Always leave enough time in your life to do something that makes you happy, satisfied, or even joyous. That has more of an effect on economic well-being than any other single factor.
– Paul Hawken
Every summer as I’m delighting in the lavish bounty of my garden I promise myself that this time, for sure, I will plant a winter garden and keep the fresh veggies coming. And at some point every January or February I realize that once again the winter garden hasn’t materialized and it’s time to start preparing the plot for spring planting.
This October as I was on the return lap of my road trip I swore that the first thing I was going to do when I got home was to put in that winter garden. No excuses this time.
And then I got home, and the truth hit me. The reason why my best intentions come to naught every fall. It’s because in November, when the summer garden is fading out and the time has come to till the soil and plant winter crops, one has to make a choice: put in that winter garden…or make one’s house shiny clean and nice for the holidays.
I love the holidays. The holidays merit a shiny clean house. I also have two young children, and that house ain’t going to scrub itself.
So I got to cleaning. But I couldn’t bring myself to let go of the winter garden idea. I realized that what I need is a set of raised beds near the house, dedicated solely to stuff like lettuce and broccoli and cabbage and stuff that will grow year-round here.

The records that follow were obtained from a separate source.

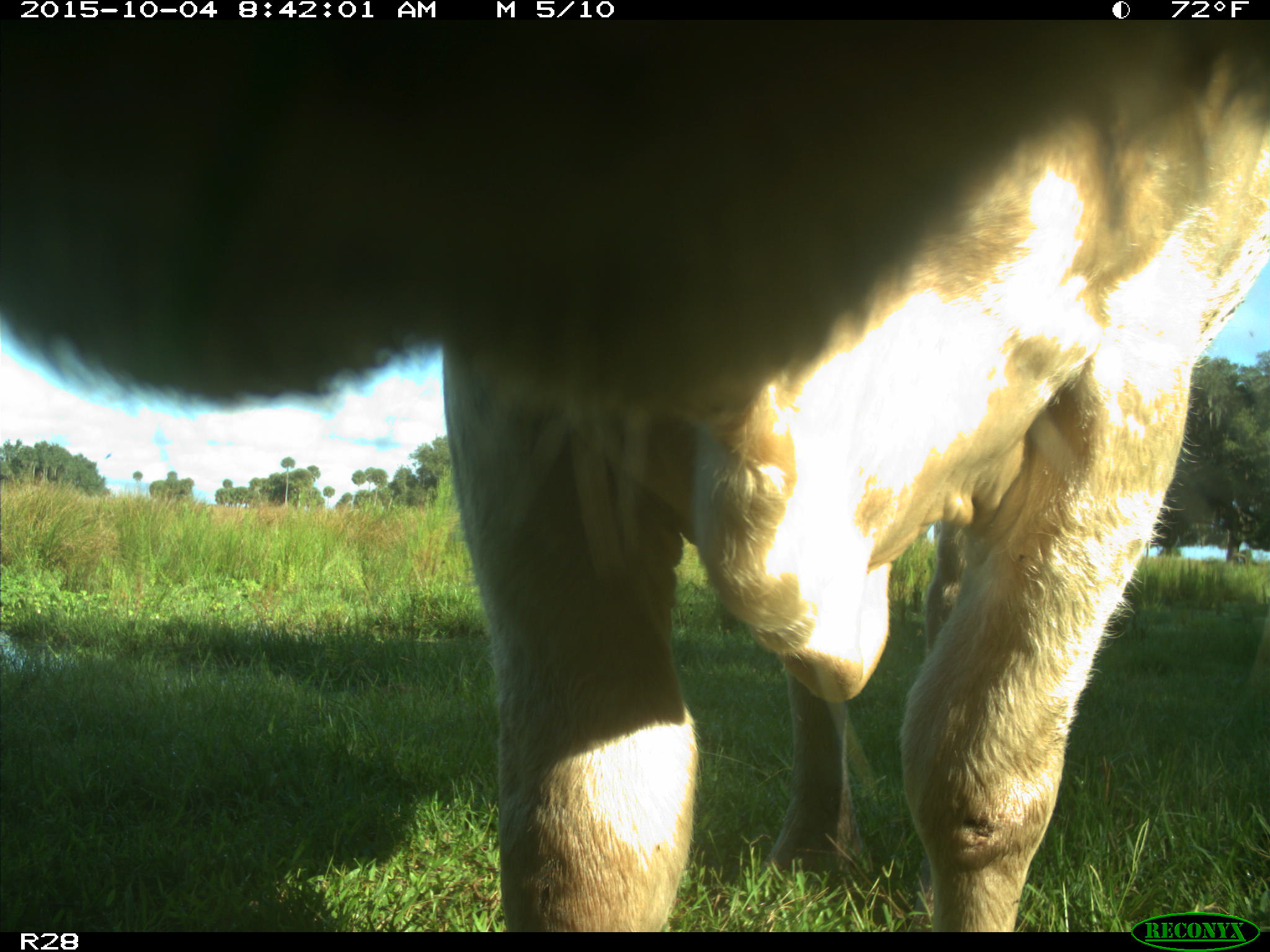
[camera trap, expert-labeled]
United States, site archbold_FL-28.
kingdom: Animalia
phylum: Chordata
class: Mammalia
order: Artiodactyla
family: Bovidae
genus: Bos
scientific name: Bos taurus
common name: domestic cow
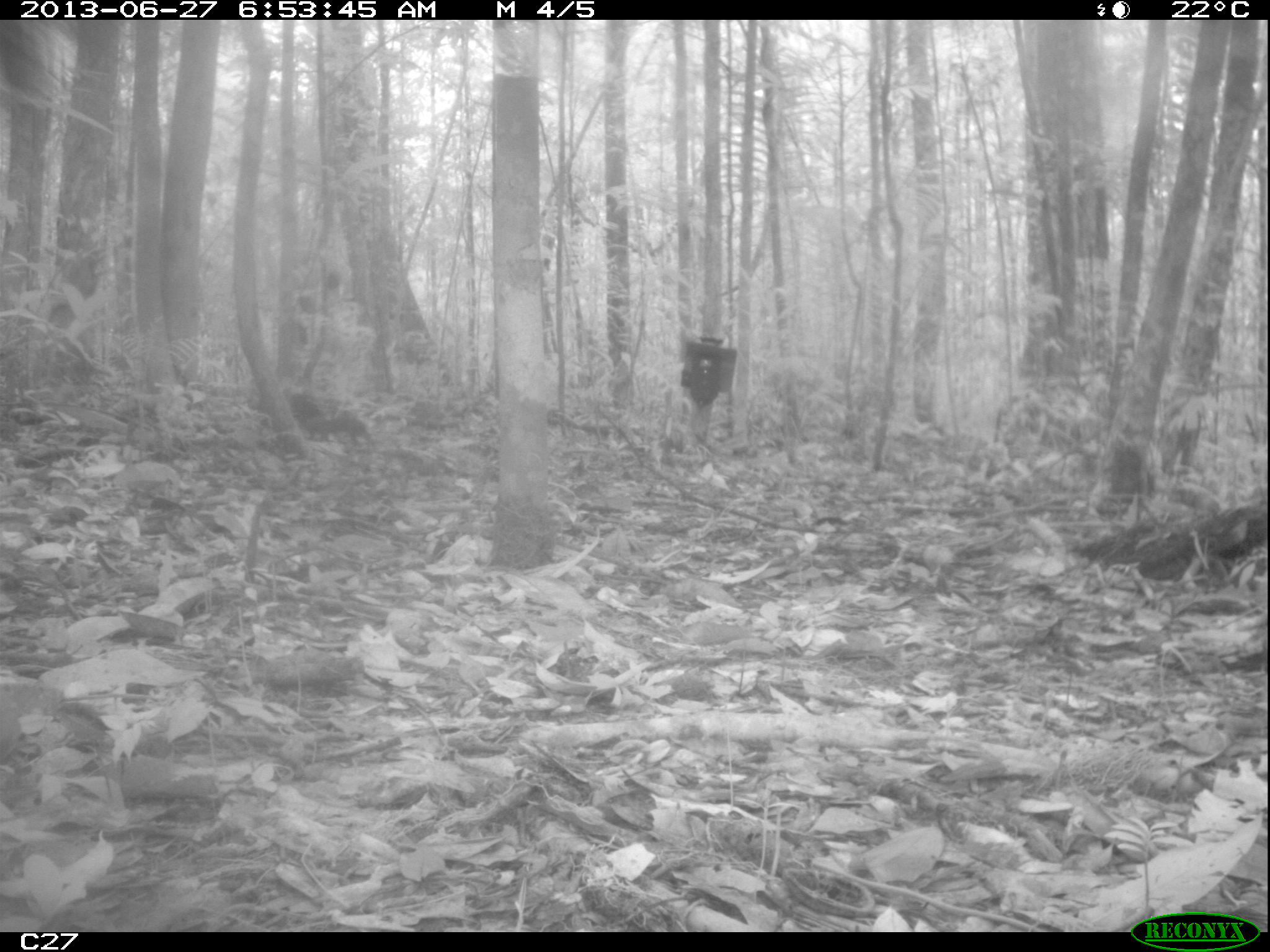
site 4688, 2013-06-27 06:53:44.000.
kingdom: Animalia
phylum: Chordata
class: Mammalia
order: Rodentia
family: Dasyproctidae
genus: Myoprocta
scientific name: Myoprocta pratti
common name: green acouchi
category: myoprocta pratii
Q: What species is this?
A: Myoprocta pratii (green acouchi) (Myoprocta pratti).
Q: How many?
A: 2.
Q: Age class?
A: Adult.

Not having time to build these raised beds at the moment (see holidays and housecleaning, above), I opted for a quick fix. I picked up the biggest plastic pot I could find at Home Depot (24″ diameter), set it up out of reach of the dogs (on a couple of old truck tires; effective if not terribly pretty), filled it full of organic potting soil and seeded it liberally with radishes, broccoli, carrots and several varieties of lettuce. I just mixed everything together; there’s no “radish section” or “lettuce section.” I figure I can eat all the thinnings and end up with a handful of adult plants spread evenly around the pot. The carrots are experimental: I’m not sure if carrots will grow in the winter here and this seems like a good way to find out.
I want to take a moment to sing the praises of Hybrid Packman broccoli. This variety not only has a mild, delicious flavor, it also has the wonderful habit of growing nearly full-size heads to replace the ones you harvest — over and over, for as long as the plant lasts. I have broccoli in my garden right now that I planted last spring, that are still producing beautiful heads! So even if I only have room for one adult broccoli plant in my little winter garden this year, it should still produce a satisfactory amount of edible goodness.
As for the lettuce, once it’s big enough I like to harvest it by the leaf rather than by the head, so one plant of each variety should provide many salads. The only variety I’ve had any luck with in my summer garden is Romaine, but for the cooler weather I’m trying a few different kinds to see how they do.
I also like Cherry Belle radishes and Tendersweet carrots. I didn’t plant cabbage this fall because of space constraints, but as my winter garden setup grows I’ll be adding both green and red varieties.
I’m pretty excited about the prospect of year-round fresh-picked goodies, but experience tells me that these things rarely work out exactly as planned. I’m eager to see what thrives and what doesn’t in my little miniature garden.